Would you happen to know how hard and expensive it would be to add the skid steer attachment at a later date? I found a used l48 at a decent price but it doesnt have the skid steer attachment and I would like it switch it over.
Thanks
Evan


----------



## ribchord

I stand corrected. I looked at an M48 when I was tractor shopping and I knew the L series was even lighter so that price just blew me away.


----------



## ribchord

I almost bought an MX5000 4wd, that was a nice tractor I thought. It was a little out of my price range, but if I had a bit more money that probably would have been perfect for my needs, plus we have a kubota dealer about 4 miles from hear.


----------



## Billdog350

My father bought a brand new L48 when he "retired" 3 yrs ago to build his retirement home in VT. Since then I have had the opportunity to put a few dozen hours on the machine, as well as several others since I have a tractor maintenance business part time. The L48 is by far one of the best possible "bang for your buck and size" tractors out there. Remember that you can tow a L48 LEGALLY with a 1 ton truck yet it will lift a ~3000lb load....try to find that anywhere else. Also, you can remove the bucket and weld a hook on the center support for your front boom and lift 2 ton concrete "mafia" blocks around. You won't be able to lift them far but you can get them off the ground and move them...

Like was mentioned before by others, the L48 is a 100% COMMERCIAL grade tractor. 3 hydraulic filters, oil filter, fuel filter and ~15gallons of hydraulic fluid running thru 3 dedicated hydro pumps for smooth backhoe and hydrostatic operation. 

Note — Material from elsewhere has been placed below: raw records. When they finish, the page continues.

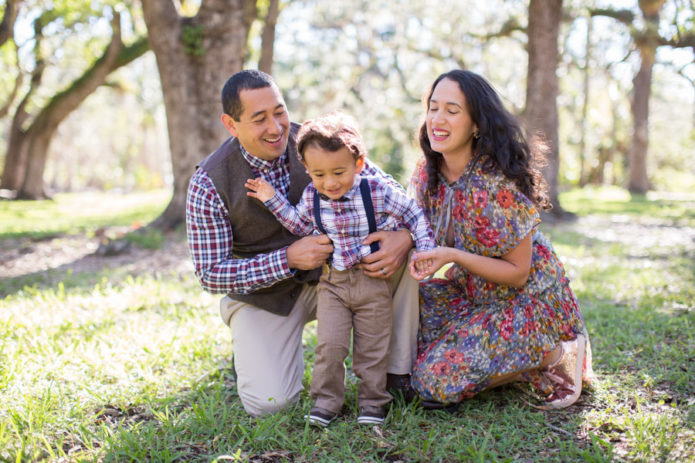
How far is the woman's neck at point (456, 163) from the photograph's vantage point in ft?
9.04

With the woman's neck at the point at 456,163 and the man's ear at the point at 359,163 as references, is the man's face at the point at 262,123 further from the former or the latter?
the woman's neck at the point at 456,163

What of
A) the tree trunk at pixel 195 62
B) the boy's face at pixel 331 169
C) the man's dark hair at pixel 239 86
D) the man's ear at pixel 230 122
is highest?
the tree trunk at pixel 195 62

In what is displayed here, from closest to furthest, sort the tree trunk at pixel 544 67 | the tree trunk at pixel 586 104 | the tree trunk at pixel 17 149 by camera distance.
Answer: the tree trunk at pixel 544 67, the tree trunk at pixel 17 149, the tree trunk at pixel 586 104

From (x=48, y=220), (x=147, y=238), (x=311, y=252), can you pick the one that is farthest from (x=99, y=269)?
(x=48, y=220)

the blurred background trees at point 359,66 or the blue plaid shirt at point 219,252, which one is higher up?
the blurred background trees at point 359,66

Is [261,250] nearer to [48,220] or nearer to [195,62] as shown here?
[195,62]

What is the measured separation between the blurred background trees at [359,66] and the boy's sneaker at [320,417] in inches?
65.7

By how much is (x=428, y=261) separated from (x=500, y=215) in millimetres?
413

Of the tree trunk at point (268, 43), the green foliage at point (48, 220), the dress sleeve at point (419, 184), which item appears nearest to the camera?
the dress sleeve at point (419, 184)

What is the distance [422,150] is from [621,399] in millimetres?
1600

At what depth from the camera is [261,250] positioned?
298cm

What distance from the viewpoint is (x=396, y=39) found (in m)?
18.4

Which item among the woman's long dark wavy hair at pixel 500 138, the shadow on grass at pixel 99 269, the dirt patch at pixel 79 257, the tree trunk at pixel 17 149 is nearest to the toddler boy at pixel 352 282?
the woman's long dark wavy hair at pixel 500 138

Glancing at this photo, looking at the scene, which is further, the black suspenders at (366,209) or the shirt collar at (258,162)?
the shirt collar at (258,162)
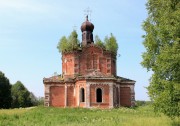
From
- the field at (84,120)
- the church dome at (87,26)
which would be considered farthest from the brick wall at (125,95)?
the field at (84,120)

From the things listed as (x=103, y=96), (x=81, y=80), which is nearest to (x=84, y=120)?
(x=103, y=96)

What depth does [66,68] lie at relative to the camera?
43219 mm

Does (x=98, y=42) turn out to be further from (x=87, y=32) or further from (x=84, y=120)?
(x=84, y=120)

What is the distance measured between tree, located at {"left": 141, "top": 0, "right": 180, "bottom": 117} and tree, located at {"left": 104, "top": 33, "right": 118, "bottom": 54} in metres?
24.0

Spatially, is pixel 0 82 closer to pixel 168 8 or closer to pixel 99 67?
pixel 99 67

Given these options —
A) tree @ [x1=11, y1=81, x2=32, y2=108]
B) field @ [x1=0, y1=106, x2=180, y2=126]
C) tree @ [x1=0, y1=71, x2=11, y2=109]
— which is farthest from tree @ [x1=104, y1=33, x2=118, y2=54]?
tree @ [x1=11, y1=81, x2=32, y2=108]

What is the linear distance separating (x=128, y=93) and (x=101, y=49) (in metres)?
6.94

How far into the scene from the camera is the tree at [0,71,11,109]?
57.1 metres

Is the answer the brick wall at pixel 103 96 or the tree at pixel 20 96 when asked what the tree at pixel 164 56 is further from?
the tree at pixel 20 96

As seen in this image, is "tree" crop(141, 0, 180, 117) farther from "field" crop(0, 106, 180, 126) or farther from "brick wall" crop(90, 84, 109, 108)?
"brick wall" crop(90, 84, 109, 108)

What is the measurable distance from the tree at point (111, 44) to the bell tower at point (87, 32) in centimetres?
281

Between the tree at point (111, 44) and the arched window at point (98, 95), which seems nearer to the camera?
the arched window at point (98, 95)

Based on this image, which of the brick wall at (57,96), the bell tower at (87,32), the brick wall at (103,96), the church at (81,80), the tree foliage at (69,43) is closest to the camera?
the brick wall at (103,96)

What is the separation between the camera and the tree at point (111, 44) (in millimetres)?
43306
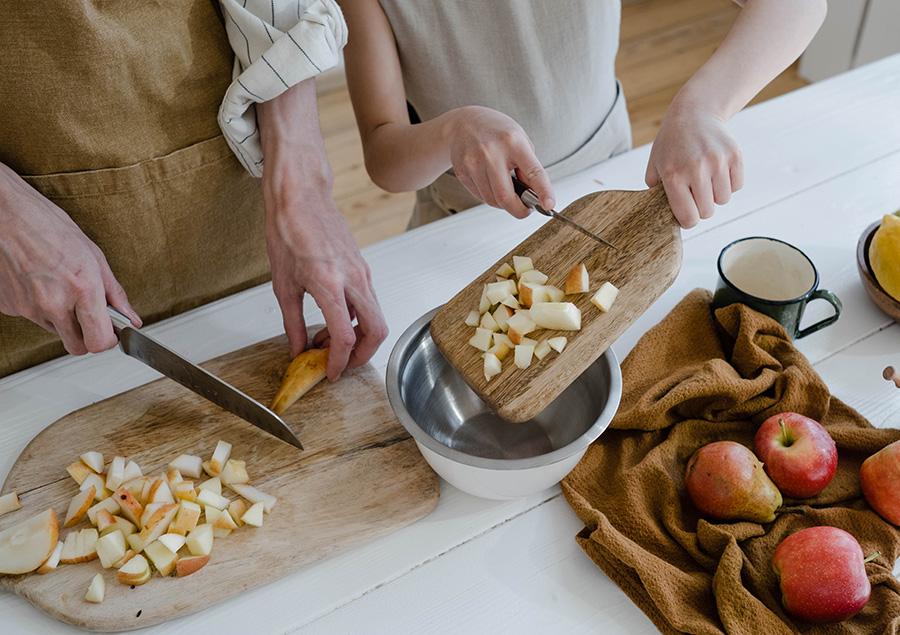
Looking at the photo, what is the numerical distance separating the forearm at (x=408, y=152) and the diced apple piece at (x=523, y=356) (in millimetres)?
342

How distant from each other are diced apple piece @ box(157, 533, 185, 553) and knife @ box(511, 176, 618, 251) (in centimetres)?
51

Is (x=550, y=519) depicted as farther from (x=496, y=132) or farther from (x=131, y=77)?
(x=131, y=77)

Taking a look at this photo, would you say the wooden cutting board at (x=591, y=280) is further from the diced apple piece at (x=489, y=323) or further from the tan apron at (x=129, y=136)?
the tan apron at (x=129, y=136)

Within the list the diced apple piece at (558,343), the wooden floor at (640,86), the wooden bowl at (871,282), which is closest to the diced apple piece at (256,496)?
the diced apple piece at (558,343)

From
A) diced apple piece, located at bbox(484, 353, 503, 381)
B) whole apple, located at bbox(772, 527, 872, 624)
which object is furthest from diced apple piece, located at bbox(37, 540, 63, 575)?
whole apple, located at bbox(772, 527, 872, 624)

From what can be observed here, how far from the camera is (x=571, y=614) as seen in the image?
84cm

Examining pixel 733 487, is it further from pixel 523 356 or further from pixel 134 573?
pixel 134 573

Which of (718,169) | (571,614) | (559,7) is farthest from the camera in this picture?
(559,7)

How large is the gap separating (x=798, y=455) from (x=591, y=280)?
28 cm

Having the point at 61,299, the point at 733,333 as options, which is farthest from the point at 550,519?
the point at 61,299

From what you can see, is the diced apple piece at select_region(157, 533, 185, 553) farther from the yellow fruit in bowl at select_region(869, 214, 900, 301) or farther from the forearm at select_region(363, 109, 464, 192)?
the yellow fruit in bowl at select_region(869, 214, 900, 301)

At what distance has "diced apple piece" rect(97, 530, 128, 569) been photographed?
853 mm

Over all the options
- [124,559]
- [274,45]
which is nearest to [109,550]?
[124,559]

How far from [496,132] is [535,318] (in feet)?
0.83
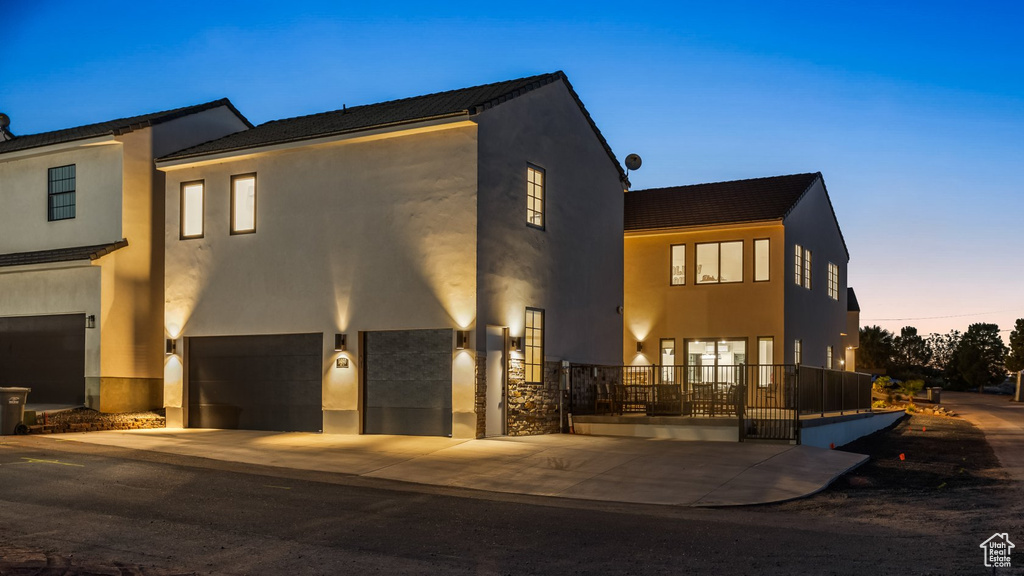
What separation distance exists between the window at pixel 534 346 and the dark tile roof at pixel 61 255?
10.5 metres

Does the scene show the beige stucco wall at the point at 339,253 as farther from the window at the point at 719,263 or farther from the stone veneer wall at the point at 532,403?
the window at the point at 719,263

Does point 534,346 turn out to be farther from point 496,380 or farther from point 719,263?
point 719,263

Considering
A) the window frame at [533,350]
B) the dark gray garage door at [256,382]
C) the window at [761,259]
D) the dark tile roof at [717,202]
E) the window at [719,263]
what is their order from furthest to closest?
the window at [719,263] → the dark tile roof at [717,202] → the window at [761,259] → the dark gray garage door at [256,382] → the window frame at [533,350]

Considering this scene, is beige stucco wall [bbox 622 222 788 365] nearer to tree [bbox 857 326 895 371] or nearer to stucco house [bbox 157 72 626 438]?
stucco house [bbox 157 72 626 438]

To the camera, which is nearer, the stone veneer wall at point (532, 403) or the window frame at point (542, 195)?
the stone veneer wall at point (532, 403)

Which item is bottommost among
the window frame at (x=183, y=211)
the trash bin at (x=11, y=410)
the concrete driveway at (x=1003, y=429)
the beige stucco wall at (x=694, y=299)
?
the concrete driveway at (x=1003, y=429)

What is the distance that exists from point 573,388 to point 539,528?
11432mm

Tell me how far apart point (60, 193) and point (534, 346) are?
44.7 ft

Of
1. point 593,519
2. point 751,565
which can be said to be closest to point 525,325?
point 593,519

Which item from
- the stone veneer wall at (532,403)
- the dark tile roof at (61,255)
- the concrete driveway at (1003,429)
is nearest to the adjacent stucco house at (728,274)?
the concrete driveway at (1003,429)

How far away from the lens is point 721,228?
28188 millimetres

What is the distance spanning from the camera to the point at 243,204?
2191cm

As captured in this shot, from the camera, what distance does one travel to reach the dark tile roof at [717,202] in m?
28.1

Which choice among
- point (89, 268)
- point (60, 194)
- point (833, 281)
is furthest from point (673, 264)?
point (60, 194)
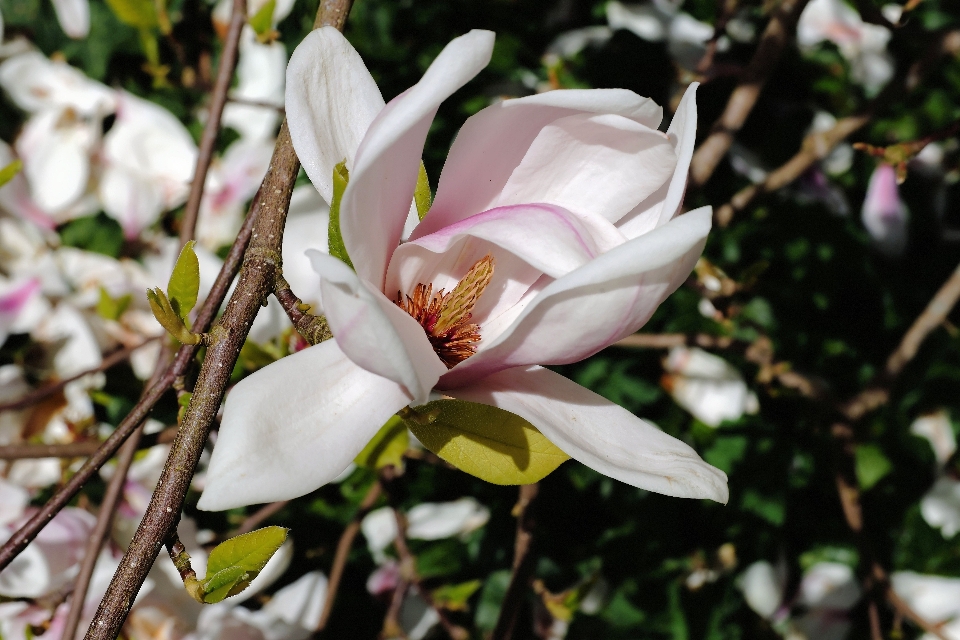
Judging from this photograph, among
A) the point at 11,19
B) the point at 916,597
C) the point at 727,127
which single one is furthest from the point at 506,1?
the point at 916,597

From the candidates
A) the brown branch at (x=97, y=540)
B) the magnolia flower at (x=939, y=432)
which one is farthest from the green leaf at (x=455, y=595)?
the magnolia flower at (x=939, y=432)

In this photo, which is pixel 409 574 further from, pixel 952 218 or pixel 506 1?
pixel 952 218

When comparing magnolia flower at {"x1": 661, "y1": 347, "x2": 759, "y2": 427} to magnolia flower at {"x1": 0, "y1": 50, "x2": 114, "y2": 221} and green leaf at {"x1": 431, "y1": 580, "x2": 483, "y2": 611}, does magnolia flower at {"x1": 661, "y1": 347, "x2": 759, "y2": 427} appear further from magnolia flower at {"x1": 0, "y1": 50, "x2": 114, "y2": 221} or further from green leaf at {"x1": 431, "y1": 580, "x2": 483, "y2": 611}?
magnolia flower at {"x1": 0, "y1": 50, "x2": 114, "y2": 221}

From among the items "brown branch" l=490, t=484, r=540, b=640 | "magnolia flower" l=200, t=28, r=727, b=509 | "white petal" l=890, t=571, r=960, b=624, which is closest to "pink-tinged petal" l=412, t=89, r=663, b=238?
"magnolia flower" l=200, t=28, r=727, b=509

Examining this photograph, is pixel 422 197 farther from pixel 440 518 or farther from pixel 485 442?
pixel 440 518

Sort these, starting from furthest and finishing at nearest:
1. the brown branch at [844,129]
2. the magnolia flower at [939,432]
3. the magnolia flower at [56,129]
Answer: the magnolia flower at [939,432] < the magnolia flower at [56,129] < the brown branch at [844,129]

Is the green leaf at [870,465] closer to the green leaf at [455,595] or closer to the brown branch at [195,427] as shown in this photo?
the green leaf at [455,595]

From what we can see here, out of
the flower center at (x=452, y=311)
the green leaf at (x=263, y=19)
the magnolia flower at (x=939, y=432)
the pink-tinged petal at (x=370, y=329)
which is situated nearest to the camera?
the pink-tinged petal at (x=370, y=329)

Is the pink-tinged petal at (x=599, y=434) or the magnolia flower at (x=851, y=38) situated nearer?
the pink-tinged petal at (x=599, y=434)
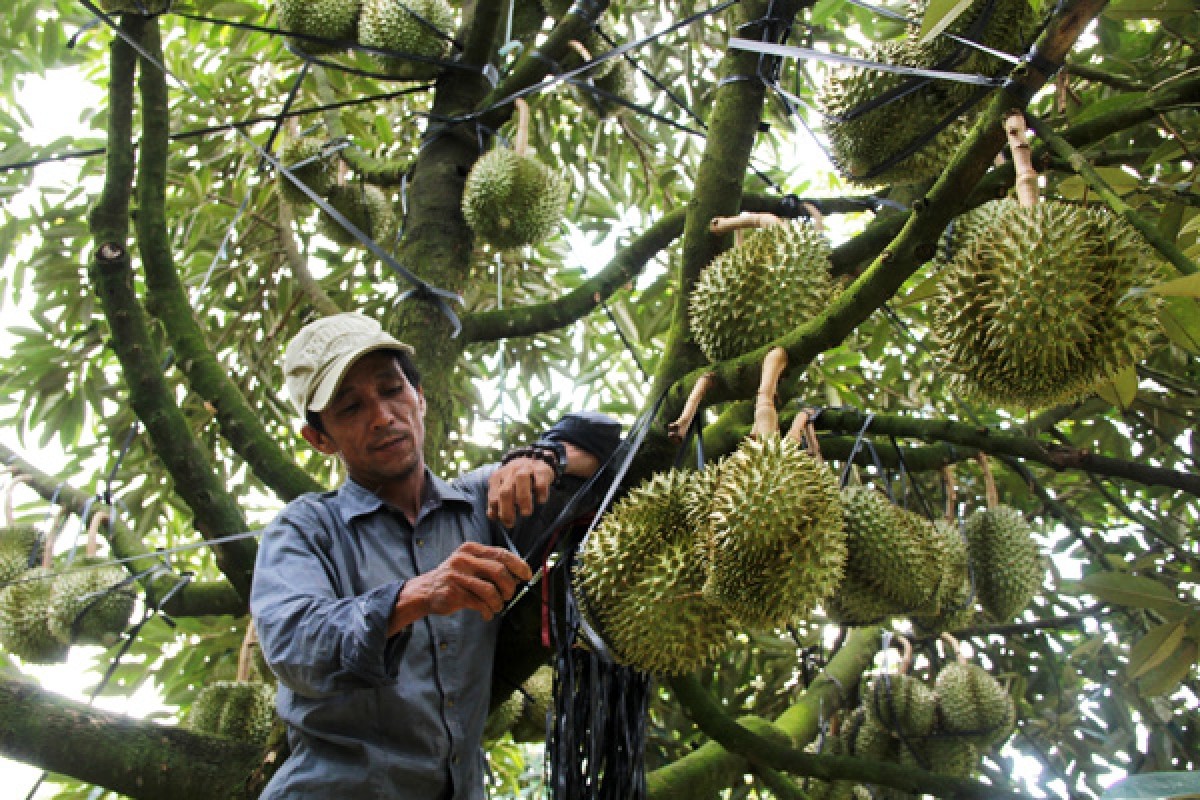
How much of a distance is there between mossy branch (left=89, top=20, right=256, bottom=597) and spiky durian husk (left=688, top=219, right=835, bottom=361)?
3.83 ft

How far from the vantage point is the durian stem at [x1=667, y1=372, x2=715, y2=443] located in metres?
1.55

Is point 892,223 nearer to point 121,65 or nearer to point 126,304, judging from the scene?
point 126,304

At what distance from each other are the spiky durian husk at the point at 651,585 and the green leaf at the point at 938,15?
72 centimetres

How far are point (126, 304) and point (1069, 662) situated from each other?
307 centimetres

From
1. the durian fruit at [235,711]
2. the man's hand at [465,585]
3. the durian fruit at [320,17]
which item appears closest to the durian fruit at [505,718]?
the durian fruit at [235,711]

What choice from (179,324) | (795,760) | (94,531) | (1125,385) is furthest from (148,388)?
(1125,385)

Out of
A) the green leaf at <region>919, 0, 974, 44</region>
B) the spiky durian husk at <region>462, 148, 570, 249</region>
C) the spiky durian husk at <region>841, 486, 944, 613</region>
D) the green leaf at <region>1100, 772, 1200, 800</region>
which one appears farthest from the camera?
the spiky durian husk at <region>462, 148, 570, 249</region>

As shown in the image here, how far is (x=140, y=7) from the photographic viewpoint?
2559 mm

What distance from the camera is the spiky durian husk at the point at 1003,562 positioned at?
7.84 feet

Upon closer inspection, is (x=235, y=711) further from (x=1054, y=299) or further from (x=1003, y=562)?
(x=1054, y=299)

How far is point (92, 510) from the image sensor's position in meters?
3.00

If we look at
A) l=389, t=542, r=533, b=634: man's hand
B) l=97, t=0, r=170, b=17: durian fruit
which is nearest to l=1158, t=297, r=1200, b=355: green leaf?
l=389, t=542, r=533, b=634: man's hand

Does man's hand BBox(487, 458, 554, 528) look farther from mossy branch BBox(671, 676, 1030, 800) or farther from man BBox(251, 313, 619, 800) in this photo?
mossy branch BBox(671, 676, 1030, 800)

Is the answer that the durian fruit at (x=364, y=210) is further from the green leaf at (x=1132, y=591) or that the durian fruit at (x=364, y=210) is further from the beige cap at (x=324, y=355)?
Result: the green leaf at (x=1132, y=591)
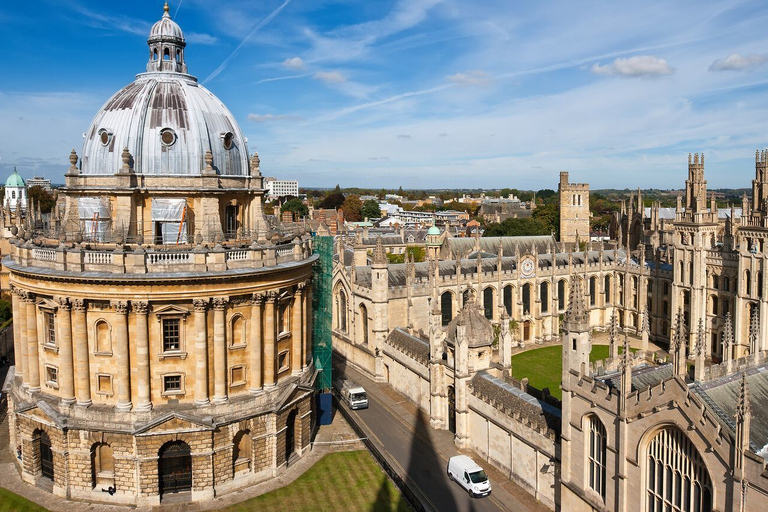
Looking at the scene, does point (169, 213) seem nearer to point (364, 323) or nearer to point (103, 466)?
point (103, 466)

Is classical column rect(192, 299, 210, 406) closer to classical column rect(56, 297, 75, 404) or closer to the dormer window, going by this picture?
classical column rect(56, 297, 75, 404)

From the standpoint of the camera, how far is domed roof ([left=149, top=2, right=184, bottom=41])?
1252 inches

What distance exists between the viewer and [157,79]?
30.9 m

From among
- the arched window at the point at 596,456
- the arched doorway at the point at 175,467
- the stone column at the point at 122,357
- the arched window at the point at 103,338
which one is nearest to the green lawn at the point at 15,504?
the arched doorway at the point at 175,467

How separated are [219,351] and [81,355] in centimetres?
590

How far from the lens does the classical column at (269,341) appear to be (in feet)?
92.2

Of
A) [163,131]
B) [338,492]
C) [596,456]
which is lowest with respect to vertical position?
[338,492]

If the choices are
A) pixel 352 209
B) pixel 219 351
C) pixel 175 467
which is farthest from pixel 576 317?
pixel 352 209

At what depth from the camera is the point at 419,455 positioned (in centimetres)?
3030

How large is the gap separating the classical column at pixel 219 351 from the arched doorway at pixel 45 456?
827 cm

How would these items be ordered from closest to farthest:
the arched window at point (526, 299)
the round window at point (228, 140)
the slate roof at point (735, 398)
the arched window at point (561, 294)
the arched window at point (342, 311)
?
the slate roof at point (735, 398), the round window at point (228, 140), the arched window at point (342, 311), the arched window at point (526, 299), the arched window at point (561, 294)

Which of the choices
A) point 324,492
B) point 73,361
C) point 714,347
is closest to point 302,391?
point 324,492

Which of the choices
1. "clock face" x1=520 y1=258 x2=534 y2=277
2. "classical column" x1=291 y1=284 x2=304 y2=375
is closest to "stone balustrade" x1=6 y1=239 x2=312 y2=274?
"classical column" x1=291 y1=284 x2=304 y2=375

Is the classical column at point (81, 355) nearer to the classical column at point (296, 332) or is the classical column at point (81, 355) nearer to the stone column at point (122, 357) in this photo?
the stone column at point (122, 357)
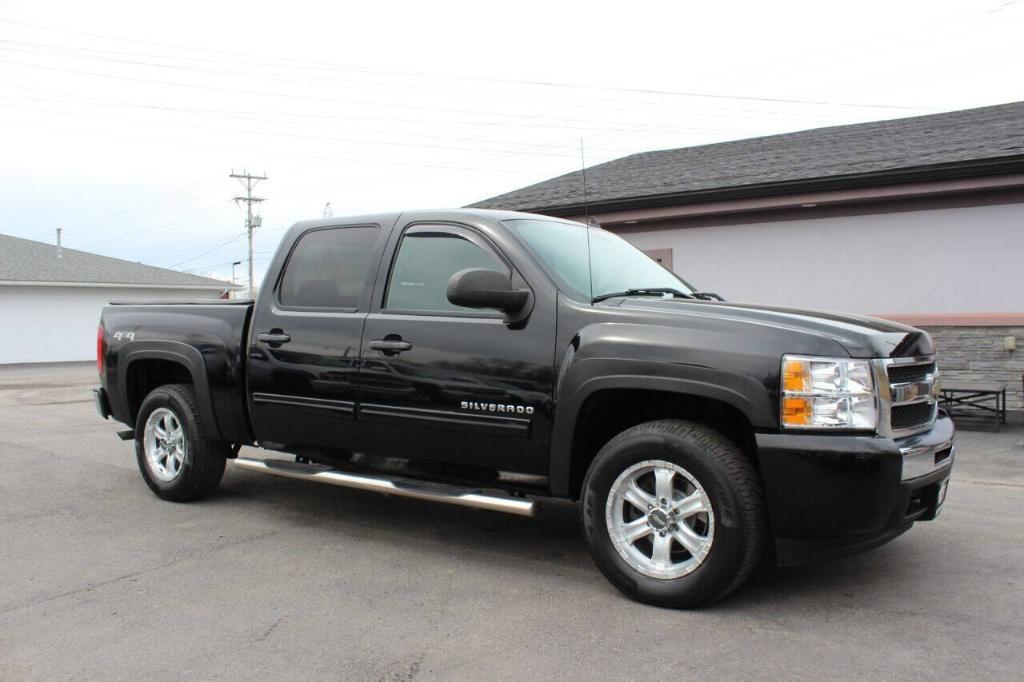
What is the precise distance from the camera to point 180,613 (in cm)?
393

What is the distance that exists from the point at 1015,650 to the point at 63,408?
530 inches

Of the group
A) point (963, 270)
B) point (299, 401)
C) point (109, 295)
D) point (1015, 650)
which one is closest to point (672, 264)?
point (963, 270)

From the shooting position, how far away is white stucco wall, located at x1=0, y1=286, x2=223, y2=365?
29.8 metres

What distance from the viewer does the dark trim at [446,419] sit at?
14.2ft

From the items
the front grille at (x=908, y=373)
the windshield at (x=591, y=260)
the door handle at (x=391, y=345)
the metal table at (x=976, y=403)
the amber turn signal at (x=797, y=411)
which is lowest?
the metal table at (x=976, y=403)

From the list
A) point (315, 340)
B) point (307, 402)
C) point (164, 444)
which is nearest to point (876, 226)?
point (315, 340)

If you're looking for something to putt around with on your farm, you can look elsewhere for "homeowner grade" tractors that will probably last you just fine. My father has ~1300 hrs on his tractor already and hasn't put anything into it besides the usual hydro, oil and filter changes. It starts and performs flawlessly in -20 deg temps all the way up to 95 deg Vt summers.

Honestly its the highest lifting capacity with the best pumps that kubota has to offer...do the research and check the numbers for yourself.


----------